━━━━━ GIVEN RECORDS

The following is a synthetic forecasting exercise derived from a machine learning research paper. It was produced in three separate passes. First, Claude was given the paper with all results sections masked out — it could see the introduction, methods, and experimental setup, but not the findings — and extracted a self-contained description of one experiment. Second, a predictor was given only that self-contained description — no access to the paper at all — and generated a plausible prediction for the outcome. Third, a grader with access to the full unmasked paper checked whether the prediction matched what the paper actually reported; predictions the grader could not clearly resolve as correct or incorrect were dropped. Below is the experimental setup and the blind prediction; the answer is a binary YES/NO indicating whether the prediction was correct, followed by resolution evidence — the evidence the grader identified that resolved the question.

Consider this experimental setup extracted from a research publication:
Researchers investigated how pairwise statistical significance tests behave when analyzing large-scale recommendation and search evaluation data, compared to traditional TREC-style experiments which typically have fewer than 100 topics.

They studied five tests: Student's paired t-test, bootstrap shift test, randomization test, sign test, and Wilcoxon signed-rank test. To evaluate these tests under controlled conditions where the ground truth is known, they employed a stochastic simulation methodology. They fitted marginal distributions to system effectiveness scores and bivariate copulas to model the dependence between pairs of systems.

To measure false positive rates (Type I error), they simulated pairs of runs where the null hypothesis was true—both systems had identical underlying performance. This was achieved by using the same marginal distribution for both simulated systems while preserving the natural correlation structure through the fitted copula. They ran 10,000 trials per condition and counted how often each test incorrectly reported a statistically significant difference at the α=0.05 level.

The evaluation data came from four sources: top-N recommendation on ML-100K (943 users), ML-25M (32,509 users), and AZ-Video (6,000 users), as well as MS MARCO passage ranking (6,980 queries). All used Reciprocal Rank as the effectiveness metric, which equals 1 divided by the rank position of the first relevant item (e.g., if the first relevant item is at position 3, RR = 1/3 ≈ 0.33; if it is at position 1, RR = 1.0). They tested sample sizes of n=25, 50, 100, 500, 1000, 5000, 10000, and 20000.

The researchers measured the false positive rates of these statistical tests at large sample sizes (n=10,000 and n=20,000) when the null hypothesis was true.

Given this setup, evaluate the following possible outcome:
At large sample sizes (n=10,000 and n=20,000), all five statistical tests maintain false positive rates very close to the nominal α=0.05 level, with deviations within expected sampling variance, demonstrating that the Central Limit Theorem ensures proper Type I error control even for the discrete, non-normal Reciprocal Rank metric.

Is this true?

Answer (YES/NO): NO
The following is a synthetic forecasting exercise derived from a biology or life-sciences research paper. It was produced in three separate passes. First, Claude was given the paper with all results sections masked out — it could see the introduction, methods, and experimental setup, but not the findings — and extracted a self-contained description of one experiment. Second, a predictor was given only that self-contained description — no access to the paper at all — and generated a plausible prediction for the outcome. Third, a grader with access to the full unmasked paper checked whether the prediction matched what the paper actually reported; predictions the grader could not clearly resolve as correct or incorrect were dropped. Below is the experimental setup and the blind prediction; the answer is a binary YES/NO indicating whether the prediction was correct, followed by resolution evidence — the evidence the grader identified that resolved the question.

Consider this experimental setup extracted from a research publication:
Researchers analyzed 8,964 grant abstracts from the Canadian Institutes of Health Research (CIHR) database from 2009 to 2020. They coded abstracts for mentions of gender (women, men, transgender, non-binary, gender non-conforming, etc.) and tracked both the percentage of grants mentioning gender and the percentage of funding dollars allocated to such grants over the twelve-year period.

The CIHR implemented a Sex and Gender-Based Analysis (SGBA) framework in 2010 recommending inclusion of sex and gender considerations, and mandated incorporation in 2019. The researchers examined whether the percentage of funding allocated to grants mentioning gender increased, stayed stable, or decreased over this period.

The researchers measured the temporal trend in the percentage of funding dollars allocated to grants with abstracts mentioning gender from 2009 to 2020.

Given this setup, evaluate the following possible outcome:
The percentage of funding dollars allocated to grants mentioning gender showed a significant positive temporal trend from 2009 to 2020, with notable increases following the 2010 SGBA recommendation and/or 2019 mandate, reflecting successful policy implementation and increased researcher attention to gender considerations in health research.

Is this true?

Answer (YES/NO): NO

━━━━━━━━━━

# AIM OF THE EXERCISE:
The lines running from the start of the data through the one that contains "To measure false" should be reproduced exactly, and only those.

# TASK RESPONSE:
The following is a synthetic forecasting exercise derived from a machine learning research paper. It was produced in three separate passes. First, Claude was given the paper with all results sections masked out — it could see the introduction, methods, and experimental setup, but not the findings — and extracted a self-contained description of one experiment. Second, a predictor was given only that self-contained description — no access to the paper at all — and generated a plausible prediction for the outcome. Third, a grader with access to the full unmasked paper checked whether the prediction matched what the paper actually reported; predictions the grader could not clearly resolve as correct or incorrect were dropped. Below is the experimental setup and the blind prediction; the answer is a binary YES/NO indicating whether the prediction was correct, followed by resolution evidence — the evidence the grader identified that resolved the question.

Consider this experimental setup extracted from a research publication:
Researchers investigated how pairwise statistical significance tests behave when analyzing large-scale recommendation and search evaluation data, compared to traditional TREC-style experiments which typically have fewer than 100 topics.

They studied five tests: Student's paired t-test, bootstrap shift test, randomization test, sign test, and Wilcoxon signed-rank test. To evaluate these tests under controlled conditions where the ground truth is known, they employed a stochastic simulation methodology. They fitted marginal distributions to system effectiveness scores and bivariate copulas to model the dependence between pairs of systems.

To measure false positive rates (Type I error), they simulated pairs of runs where the null hypothesis was true—both systems had identical underlying performance. This was achieved by using the same marginal distribution for both simulated systems while preserving the natural correlation structure through the fitted copula. They ran 10,000 trials per condition and counted how often each test incorrectly reported a statistically significant difference at the α=0.05 level.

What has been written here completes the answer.